(Pictures with short captions)
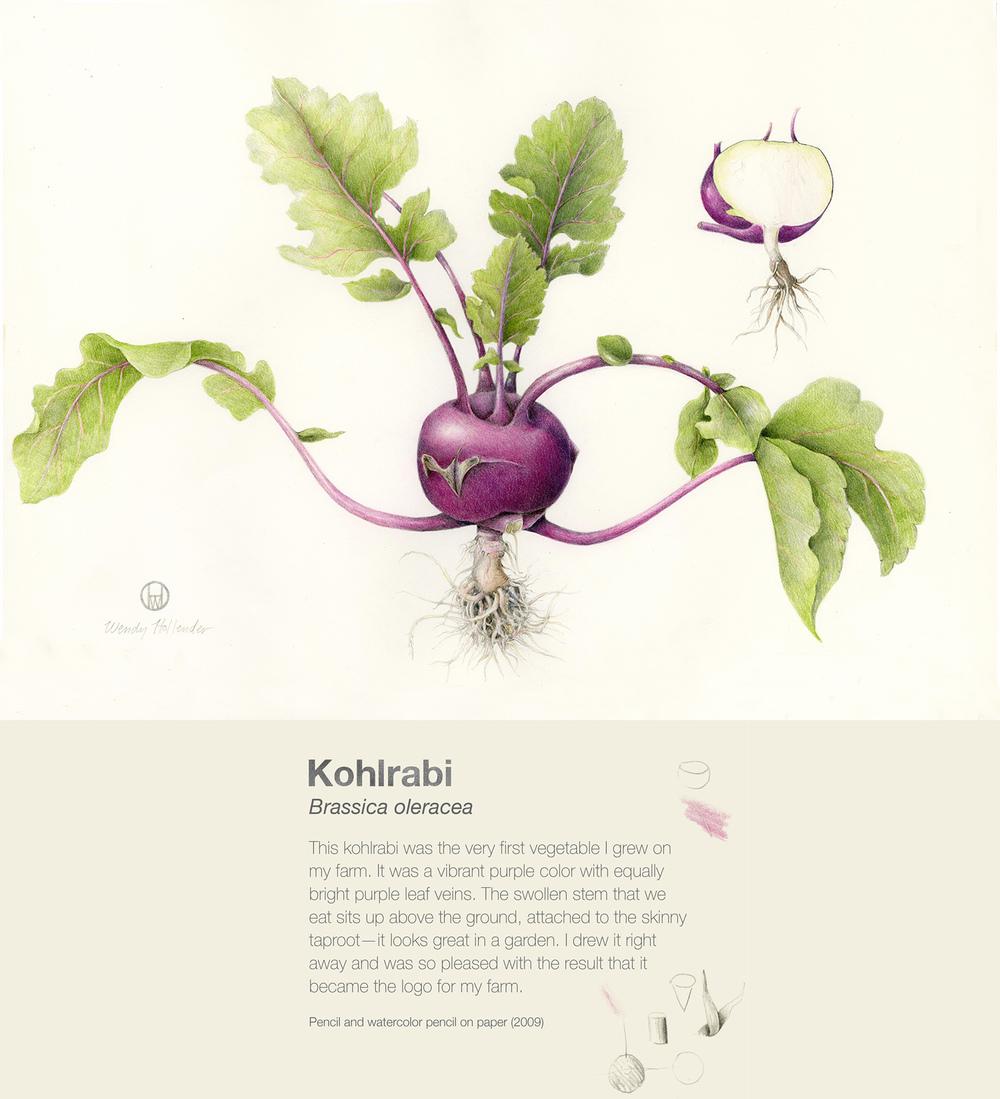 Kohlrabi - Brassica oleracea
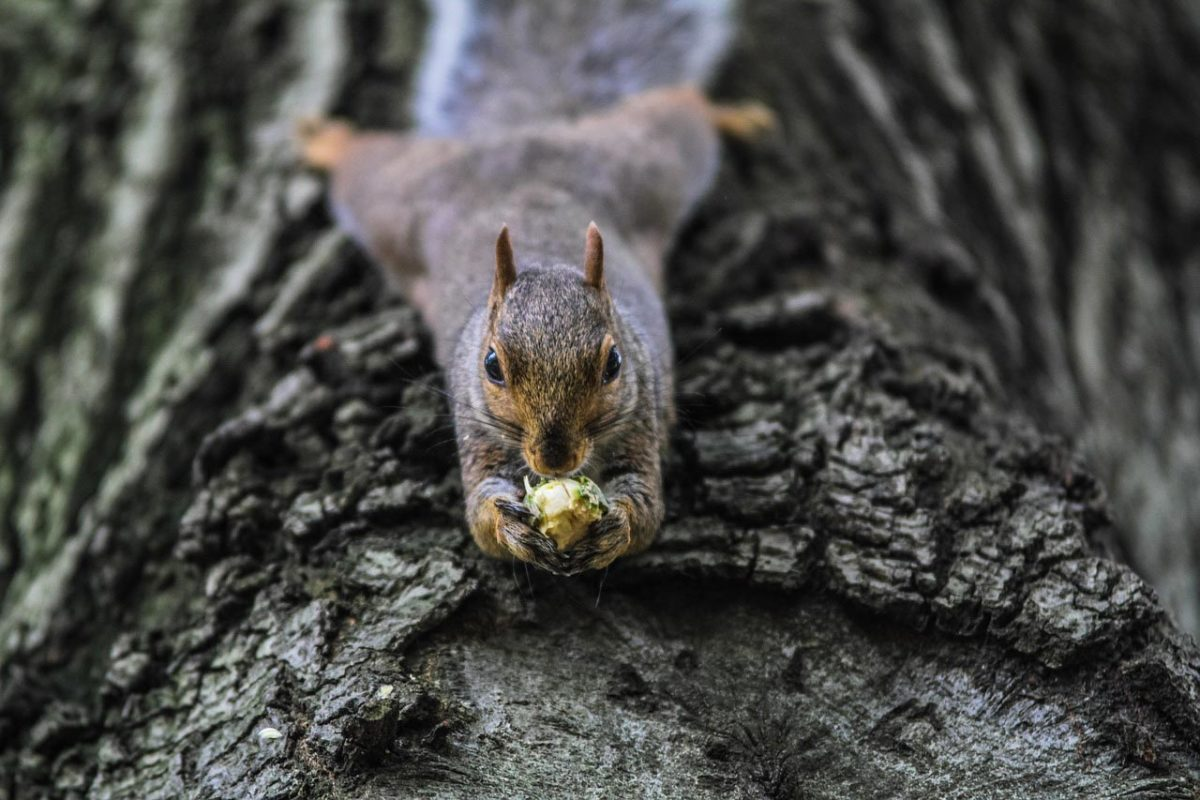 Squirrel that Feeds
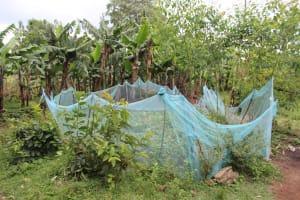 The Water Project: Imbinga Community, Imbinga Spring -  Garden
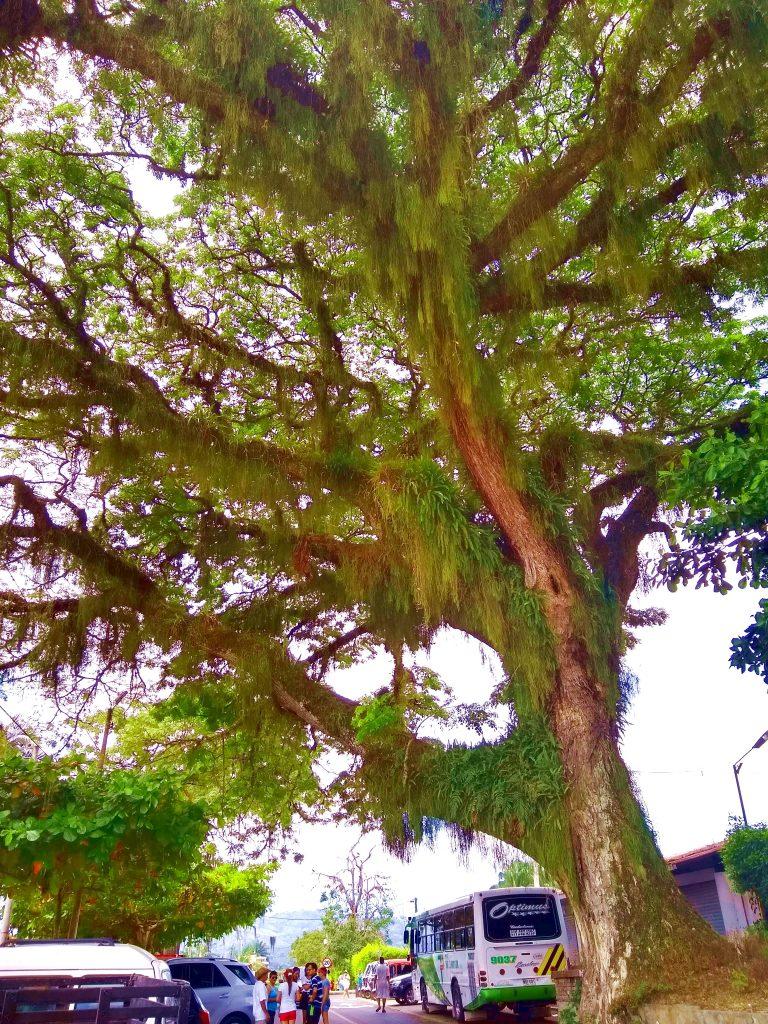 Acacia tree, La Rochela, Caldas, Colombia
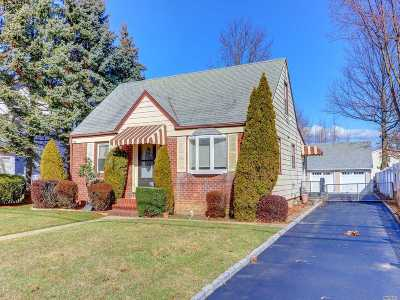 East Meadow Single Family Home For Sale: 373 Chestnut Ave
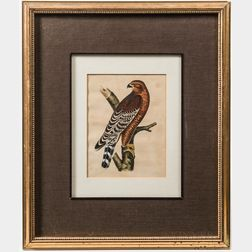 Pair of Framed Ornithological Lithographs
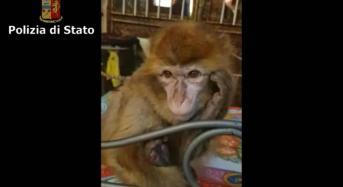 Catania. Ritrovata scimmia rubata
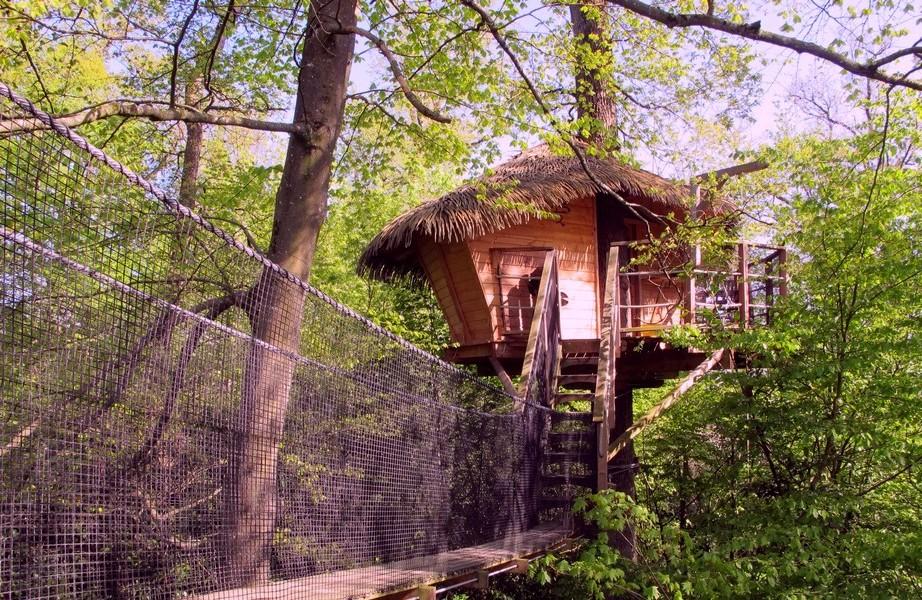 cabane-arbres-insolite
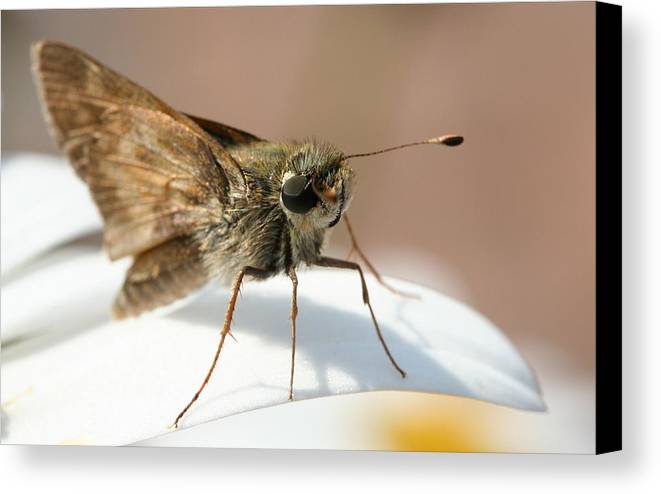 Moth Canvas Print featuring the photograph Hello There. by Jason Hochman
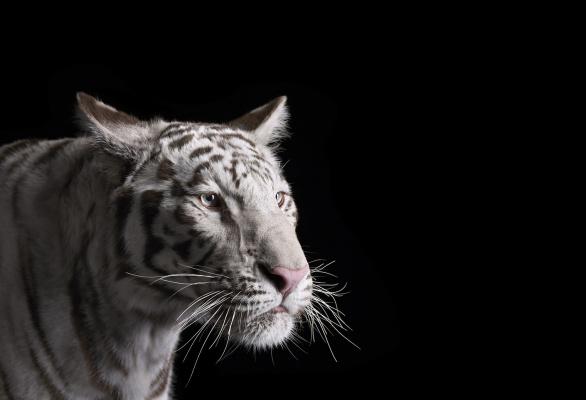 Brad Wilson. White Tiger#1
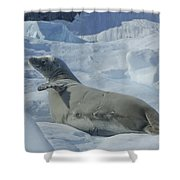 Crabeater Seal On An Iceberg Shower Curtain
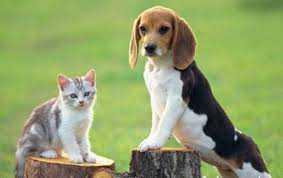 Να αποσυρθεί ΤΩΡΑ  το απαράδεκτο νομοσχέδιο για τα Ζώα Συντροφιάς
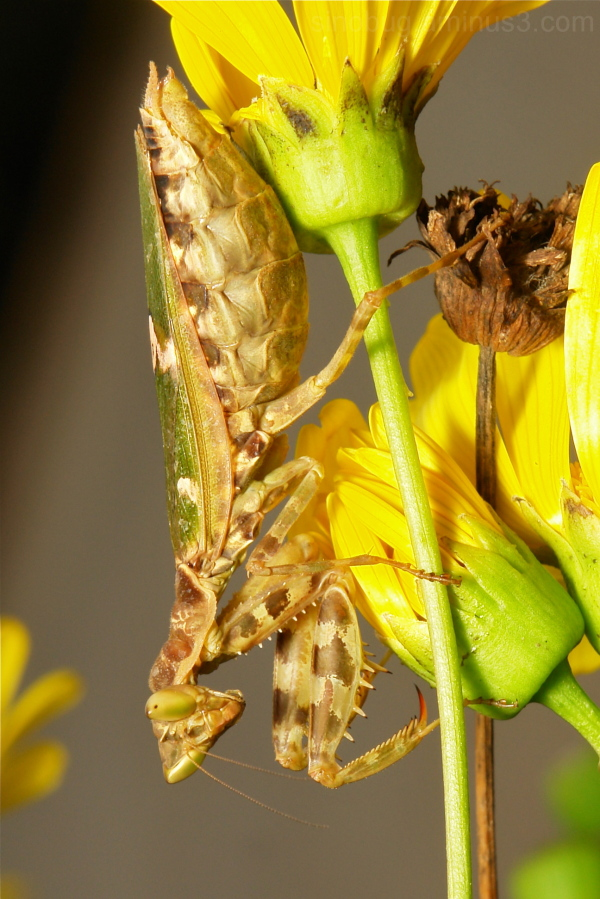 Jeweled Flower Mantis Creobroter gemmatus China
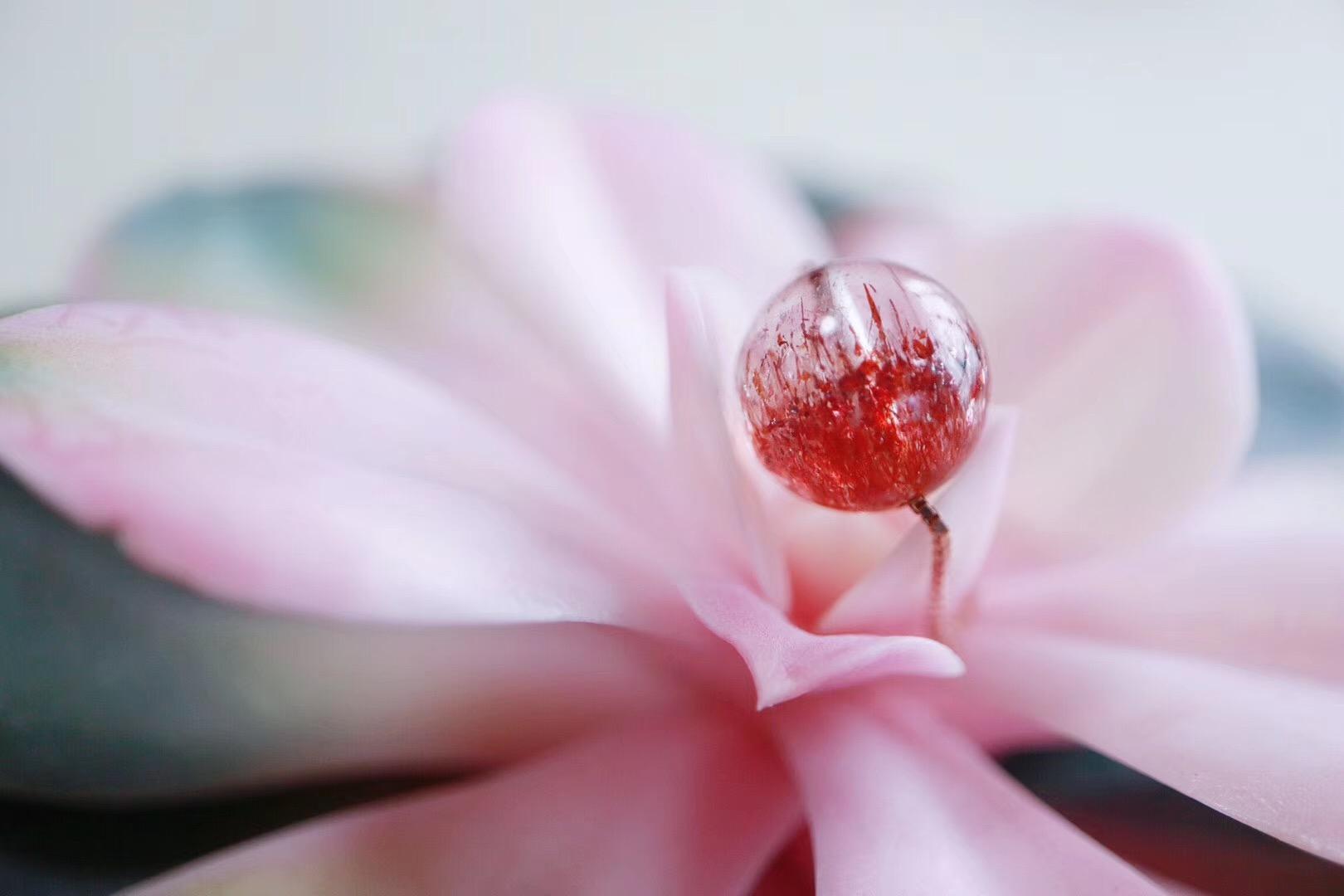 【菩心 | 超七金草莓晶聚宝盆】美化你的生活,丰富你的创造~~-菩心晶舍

* _Prompt_
Leave out the pictures, and please output only the lines from the line that contains "Pair of Framed Ornithological Lithographs" through the end of the data, both ends included.

* _Answer_
 Pair of Framed Ornithological Lithographs
 Catania. Ritrovata scimmia rubata
 cabane-arbres-insolite
 Moth Canvas Print featuring the photograph Hello There. by Jason Hochman
 Brad Wilson. White Tiger#1
 Crabeater Seal On An Iceberg Shower Curtain
 Να αποσυρθεί ΤΩΡΑ  το απαράδεκτο νομοσχέδιο για τα Ζώα Συντροφιάς
 Jeweled Flower Mantis Creobroter gemmatus China
 【菩心 | 超七金草莓晶聚宝盆】美化你的生活,丰富你的创造~~-菩心晶舍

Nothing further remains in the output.